Oversaw and mentored junior developers. Introduced tools and processes for bug tracking, test management, peer review, crash report collection and analysis, beta test cycles, and improving the communication between customer support and product management teams. Tested iOS apps. Aided Scrum teams to adopt best practices in their testing and quality control.
- Jan 2011 – Jan 2012
Test Team Manager
IBM
Oversaw the management and technical rigor for a team of 11 testers. This included five products in flight from IBM's virtualization, security, operating system performance, and failover stacks. Changed the way the development and QA teams interacted by focusing on rapid iterative feedback. This reduced the release cycles from 2-3 months down to 2-3 weeks. Successfully oversaw two new major product launches.
- Jan 2010 – Jan 2011
Project Manager
IBM
Managed the development and release cycle for a small software team.
- Jan 2001 – Jan 2009
C++ Developer
Transitive
Developed automated testing infrastructure, including toolchains (cross-linking and bootstrapping build systems), assembly, linkers, CPU, and memory management architecture (SPARC, x86, X86_64, ARM, Itanium), and Linux kernel patching and building.
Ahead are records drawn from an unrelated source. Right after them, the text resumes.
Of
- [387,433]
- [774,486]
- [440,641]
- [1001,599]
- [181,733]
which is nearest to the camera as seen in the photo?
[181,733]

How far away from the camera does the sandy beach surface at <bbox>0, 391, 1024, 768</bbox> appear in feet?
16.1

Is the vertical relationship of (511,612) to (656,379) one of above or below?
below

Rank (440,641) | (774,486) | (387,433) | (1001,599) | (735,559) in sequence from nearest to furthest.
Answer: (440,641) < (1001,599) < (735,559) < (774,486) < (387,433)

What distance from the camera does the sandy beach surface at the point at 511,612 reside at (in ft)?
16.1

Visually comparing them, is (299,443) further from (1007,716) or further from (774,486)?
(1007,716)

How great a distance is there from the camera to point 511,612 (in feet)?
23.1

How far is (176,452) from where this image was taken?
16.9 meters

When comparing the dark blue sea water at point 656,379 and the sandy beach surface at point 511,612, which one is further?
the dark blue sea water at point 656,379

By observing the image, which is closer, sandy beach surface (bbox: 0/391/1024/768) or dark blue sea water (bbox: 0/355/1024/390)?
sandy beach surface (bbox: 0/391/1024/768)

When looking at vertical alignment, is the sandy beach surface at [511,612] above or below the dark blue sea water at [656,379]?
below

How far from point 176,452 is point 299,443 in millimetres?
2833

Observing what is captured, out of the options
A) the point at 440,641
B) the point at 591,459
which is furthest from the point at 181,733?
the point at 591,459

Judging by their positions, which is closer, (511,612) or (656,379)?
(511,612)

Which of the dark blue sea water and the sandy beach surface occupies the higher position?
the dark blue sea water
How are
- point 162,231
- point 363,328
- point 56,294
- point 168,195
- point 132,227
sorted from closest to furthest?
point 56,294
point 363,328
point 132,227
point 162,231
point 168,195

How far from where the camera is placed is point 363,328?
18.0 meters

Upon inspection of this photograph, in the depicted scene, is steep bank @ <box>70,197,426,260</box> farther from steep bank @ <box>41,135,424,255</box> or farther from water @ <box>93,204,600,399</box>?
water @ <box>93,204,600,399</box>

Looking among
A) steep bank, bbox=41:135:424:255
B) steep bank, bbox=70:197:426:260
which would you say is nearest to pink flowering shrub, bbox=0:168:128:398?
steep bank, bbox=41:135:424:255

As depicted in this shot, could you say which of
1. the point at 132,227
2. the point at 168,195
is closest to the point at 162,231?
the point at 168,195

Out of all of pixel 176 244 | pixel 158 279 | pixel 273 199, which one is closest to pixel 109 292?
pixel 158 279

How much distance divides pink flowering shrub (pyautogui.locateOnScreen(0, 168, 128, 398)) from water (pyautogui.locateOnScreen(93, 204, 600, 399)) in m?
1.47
Developed dynamic binary translators that would load binaries for one processor and execute them on another using UNIX kernel interface (syscalls). Acted as the lead engineer on a specialist performance analysis team. Studied the principles of performance analysis and improvement and applied them to solve performance issues when clients experienced lower-than-expected on-site performance.